→ What you will do:
Transcribe everything in the listing below exactly, except the pictures.

→ Information provided:
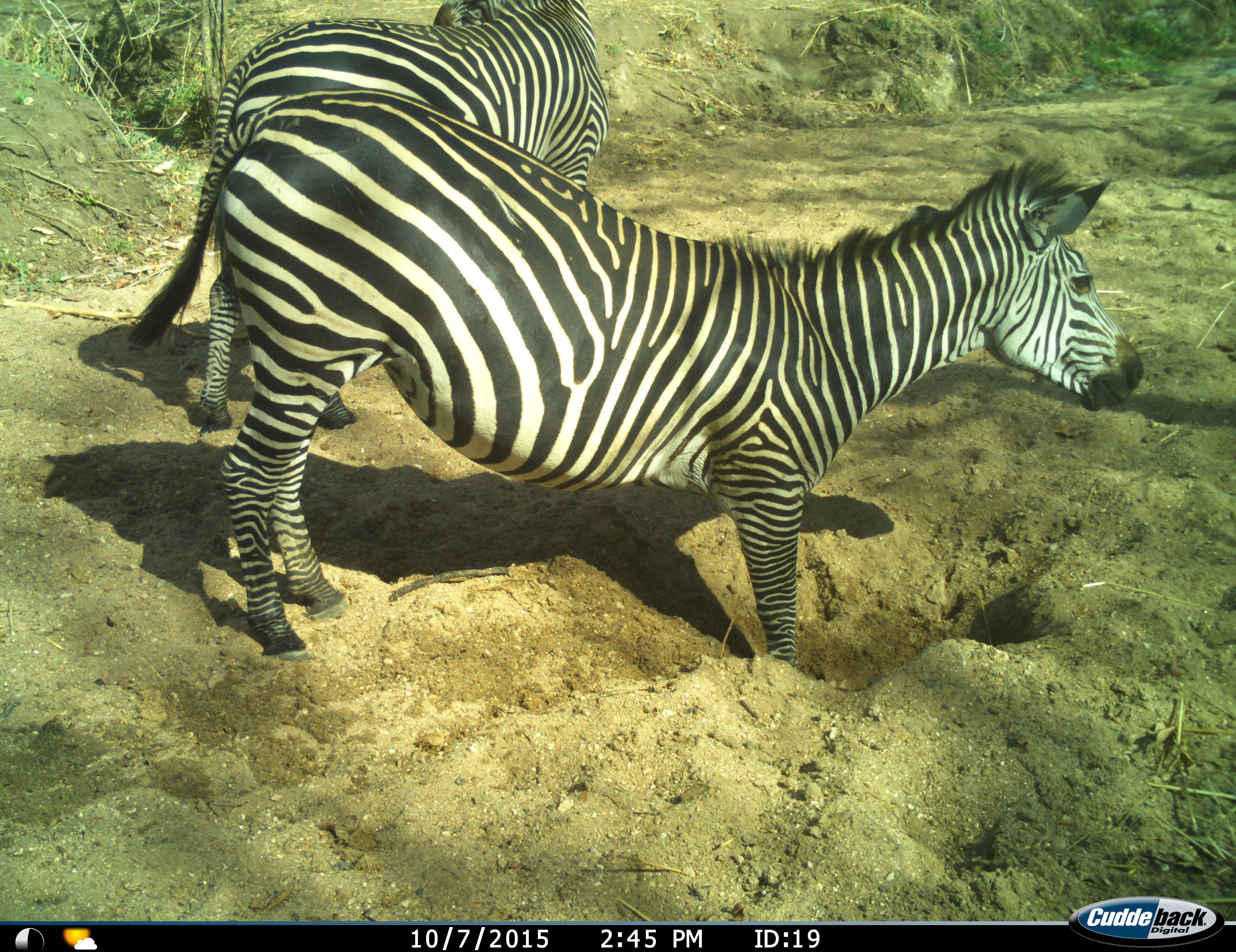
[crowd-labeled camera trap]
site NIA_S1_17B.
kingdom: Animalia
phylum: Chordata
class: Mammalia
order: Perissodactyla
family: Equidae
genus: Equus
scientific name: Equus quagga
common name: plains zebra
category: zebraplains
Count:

→ Task response:
[crowd-labeled camera trap]
site NIA_S1_17B.
kingdom: Animalia
phylum: Chordata
class: Mammalia
order: Perissodactyla
family: Equidae
genus: Equus
scientific name: Equus quagga
common name: plains zebra
category: zebraplains
Count:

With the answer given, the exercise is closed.